MEPs vote to restrict junk food TV ads


BRUSSELS -- The European Parliament voted Thursday to restrict TV advertising of junk foods, and called for tighter measures to ensure the media helps in the fight against obesity in Europe.

Members of the European Parliament voted in Brussels by 620 to 24 for EU-wide controls on TV advertising of foods high in fat, sugar and salt to children. They backed a report drafted by Belgian Liberal Democrat Frederique Ries that said new forms of advertising to children, such as text messaging to cell phones, online games and sponsorships of playgrounds should be included.

The MEPs called on European media industries to ensure that children's products in different media formats -- television, cinema, Internet and video games -- carry information about the importance of practicing sport and of eating fruits and vegetables in order to remain healthy.

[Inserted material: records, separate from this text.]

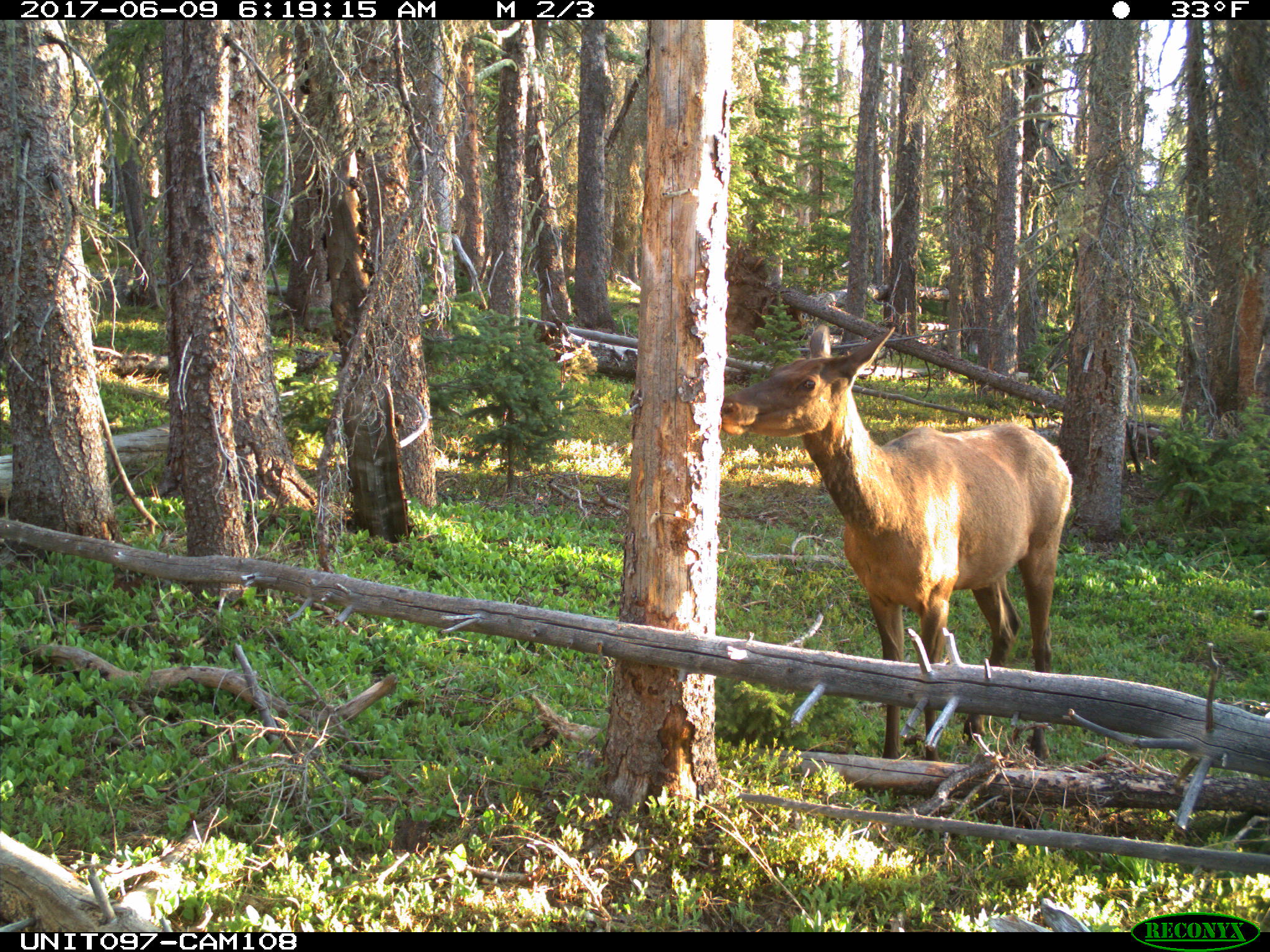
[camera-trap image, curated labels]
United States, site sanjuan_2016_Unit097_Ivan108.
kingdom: Animalia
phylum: Chordata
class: Mammalia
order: Artiodactyla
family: Cervidae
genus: Cervus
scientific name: Cervus elaphus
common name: red deer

"The media are now more than ever before an essential teaching device for learning about nutritional health and one that should offer practical advice to consumers," the report said.

British Labor Party MEP Linda McAvan welcomed the move. "Some 22 million children living in the EU are estimated to be obese or overweight, so we need this action on advertising," she said.

The MEPs called on governments to recognize obesity officially as a chronic disease. For adults, the growth rate is the same as in the U.S. in the early 1990s: Nearly 27% of men and 38% of women in Europe are these days regarded as being overweight or obese.